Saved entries

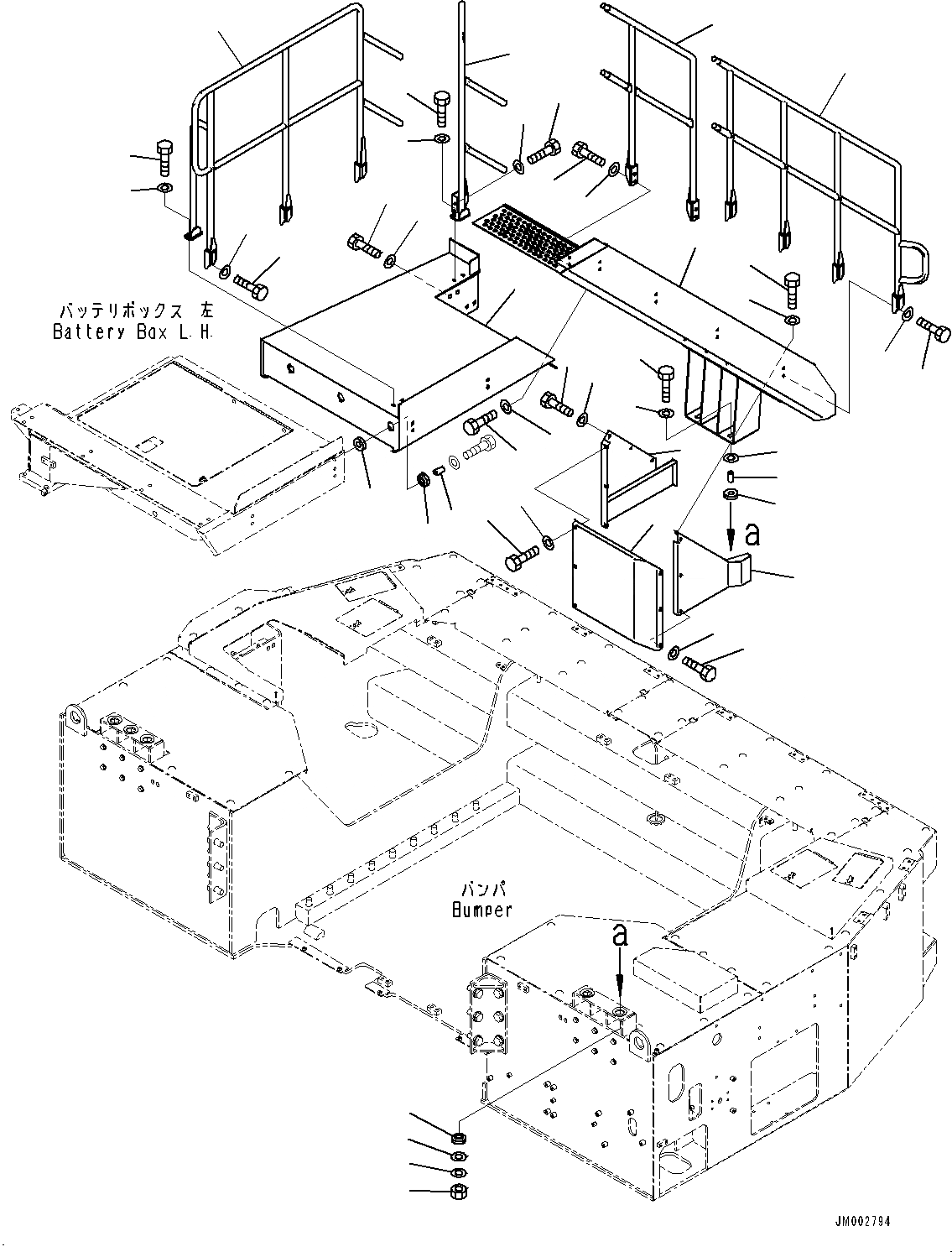 バッテリボックス 左
Battery Box L.H.

a

バンパ
Bumper

a

JM002794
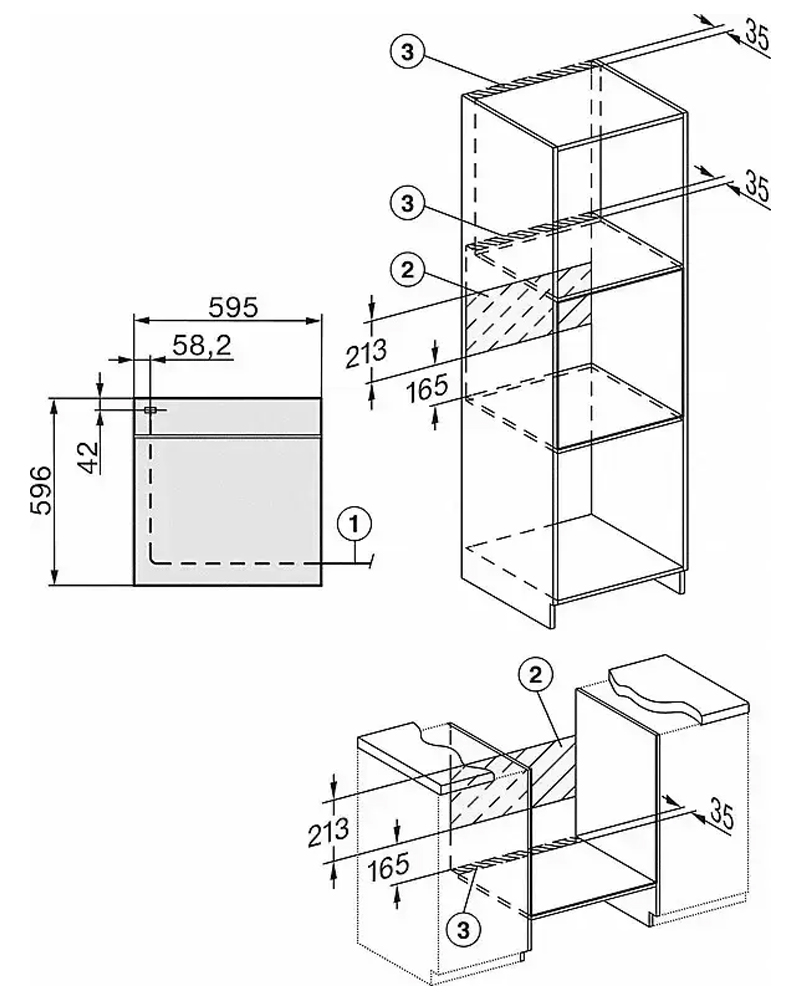 3
35
3
35
2
595
58,2
213
165
42
596
1
2
213
35
165
3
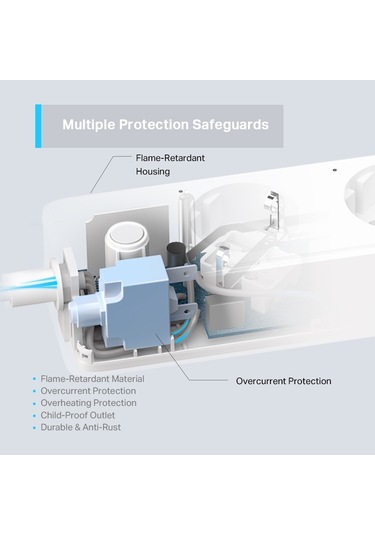 Multiple Protection Safeguards

Flame-Retardant Housing

Overcurrent Protection

• Flame-Retardant Material
• Overcurrent Protection
• Overheating Protection
• Child-Proof Outlet
• Durable & Anti-Rust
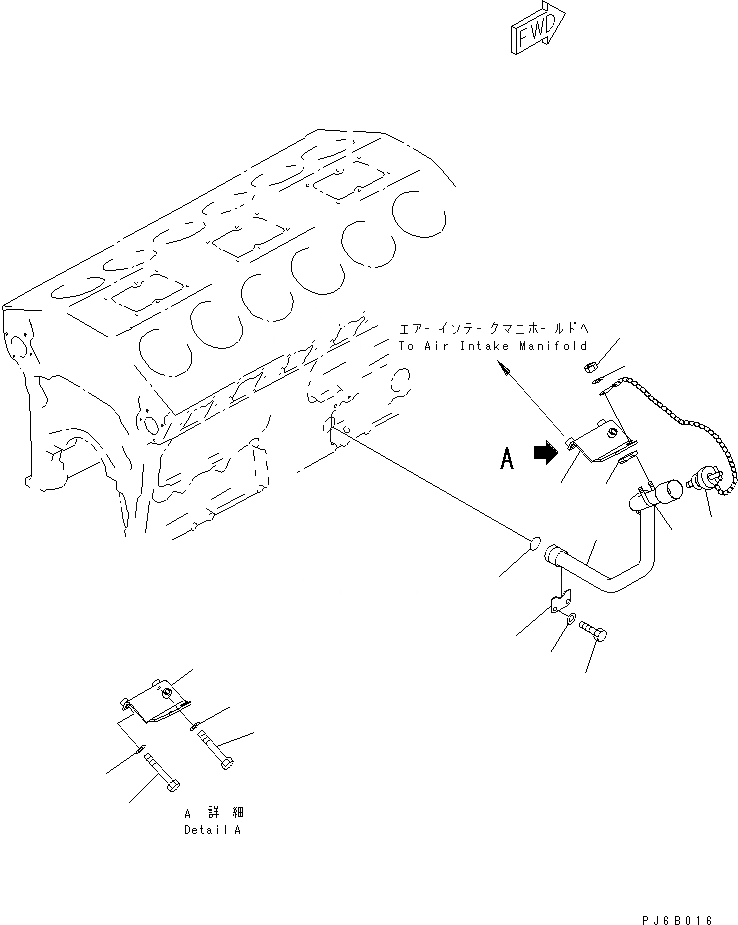 FWD

エアーインテークマニホールドへ
To Air Intake Manifold

A

A 詳細
Detail A

PJ6B016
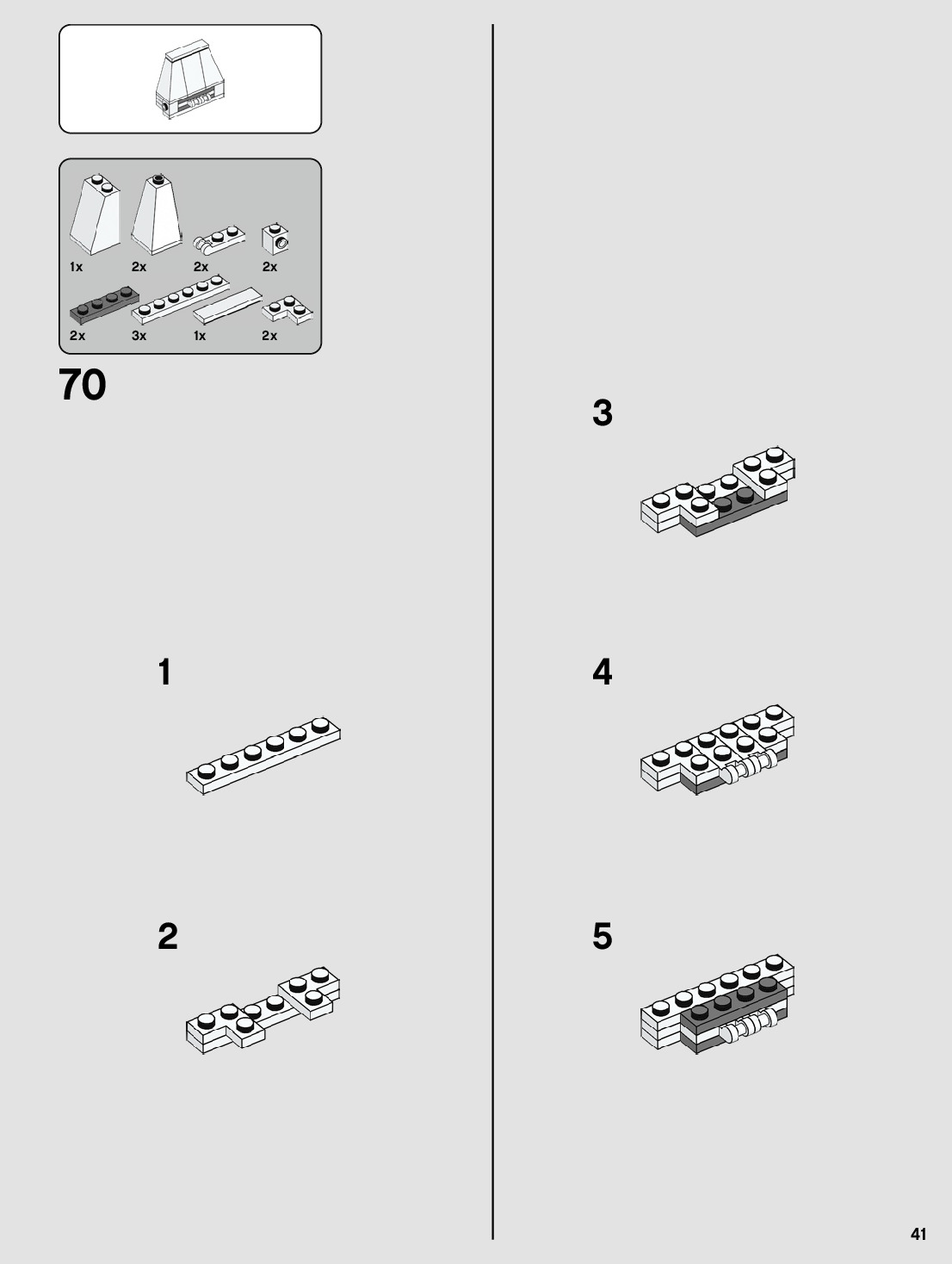 1x 2x 2x 2x

2x 3x 1x 2x

70

1

2

3

4

5

41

■ Exercise details
Output the data above exactly, excluding images.

■ Expected answer
 バッテリボックス 左
Battery Box L.H.

a

バンパ
Bumper

a

JM002794
 3
35
3
35
2
595
58,2
213
165
42
596
1
2
213
35
165
3
 Multiple Protection Safeguards

Flame-Retardant Housing

Overcurrent Protection

• Flame-Retardant Material
• Overcurrent Protection
• Overheating Protection
• Child-Proof Outlet
• Durable & Anti-Rust
 FWD

エアーインテークマニホールドへ
To Air Intake Manifold

A

A 詳細
Detail A

PJ6B016
 1x 2x 2x 2x

2x 3x 1x 2x

70

1

2

3

4

5

41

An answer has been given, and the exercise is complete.